Saarinen House, Bloomfield Hills, Michigan

“Saarinen House is Eliel Saarinen’s Art Deco masterwork and the jewel of Cranbrook’s architectural treasures. Designed in the late 1920s and located at the heart of Cranbrook Academy of Art, Saarinen House served as the home and studio of the Finnish-American designer Eliel Saarinen—Cranbrook’s first resident architect and the Art Academy’s first president and the head of the architecture department—and Loja Saarinen—the first head of the weaving department.” — Julie Fracker, director of communications at Cranbrook Academy of Art and Art Museum

The African Meeting House.

Randy Duchaine / Alamy Stock Photo

The African Meeting House, Boston, Massachusetts

“The African Meeting House, circa 1806, in Boston’s Beacon Hill neighborhood is the oldest existing Black church built by Black artisans, and it conveys the story of the abolitionist movement as the embodiment of social change. The beautifully restored space is owned by the Museum of African American History, and has unique elliptic-shaped interiors, balcony, and pew seats. The interior colors are a muted soft golden yellow and white, with rich walnut wood tones on the original floors. As visitors move through this [space], they will hear creaking floorboards and see sunlight streaming inside for an unparalleled experience with our past and present.” — Brent Leggs

The Graham Court Apartments.

Frankie Alduino

A view inside the Harlem building.

Frankie Alduino

Graham Court Apartments, New York, New York

“The building that my husband and I have called home for the last decade—Graham Court Apartments in Harlem—is historically, culturally, and architecturally significant; a piece of New York City history that looks like it’s been pulled from a time capsule. Built at the turn of the 19th century—commissioned by the William Waldorf Astor, and designed by notable architecture firm Clinton and Russell—this building has seen such an incredible amount of cultural change in over 100 years of its existence.

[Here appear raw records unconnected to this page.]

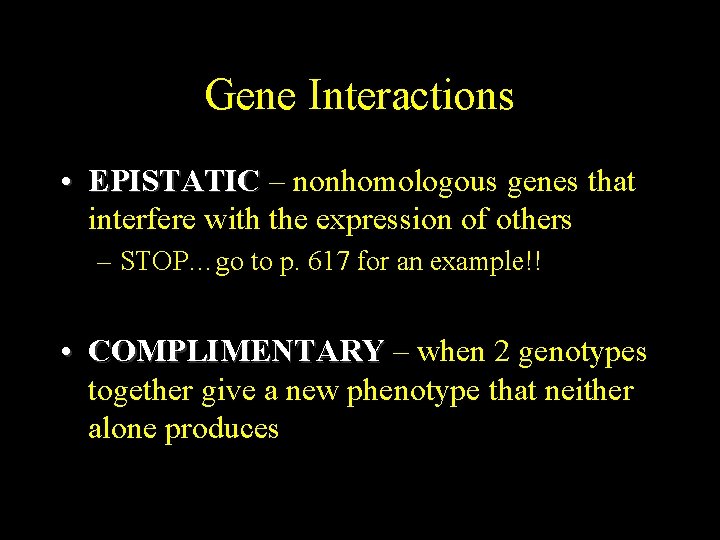 Gene Interactions

• EPISTATIC – nonhomologous genes that interfere with the expression of others
– STOP…go to p. 617 for an example!!

• COMPLIMENTARY – when 2 genotypes together give a new phenotype that neither alone produces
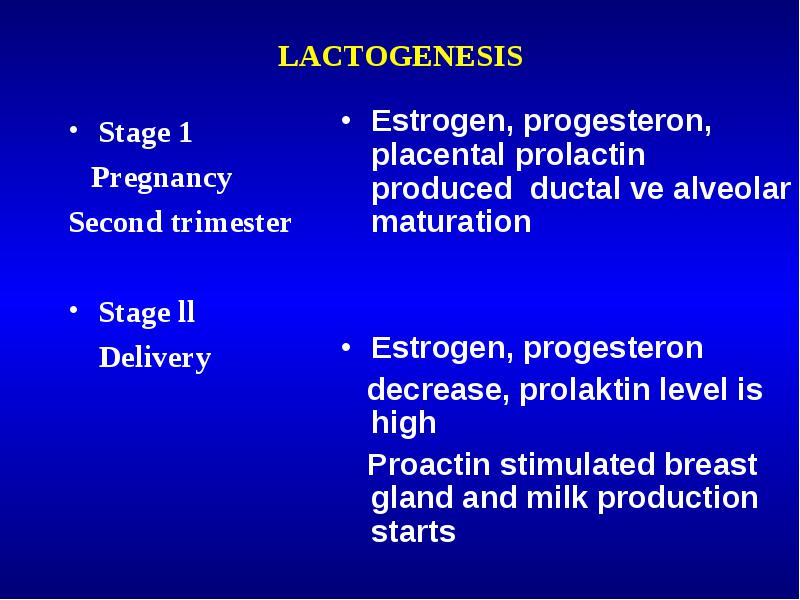 LACTOGENESIS

• Stage 1

Pregnancy

Second trimester

• Stage ll

Delivery

• Estrogen, progesteron, placental prolactin produced ductal ve alveolar maturation

• Estrogen, progesteron

decrease, prolaktin level is high

Proactin stimulated breast gland and milk production starts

“The building played an important part of the Harlem Renaissance. In the 21st century, there has been a second cultural upheaval of sorts, but this time in regards to the gentrification of the neighborhood—unfortunately, not unlike many original New York neighborhoods, lots of original tenants and families have been slowly pushed out.

“In regards to the grandiose architecture, the original Guastavino mosaic tiles still sit in every exterior entryway. The flooring is also hand-cut mosaic tile, and there are lights that nod to the original Tiffany fixtures. It’s a building that appears to have been pulled straight out of the turn of the century. It’s also been the backdrop for such films as American Gangster, Jungle Fever, New Jack City, and Sugar Hill.” — Dawn Roberson, executive director, Design Industries Foundation Fighting AIDS (DIFFA)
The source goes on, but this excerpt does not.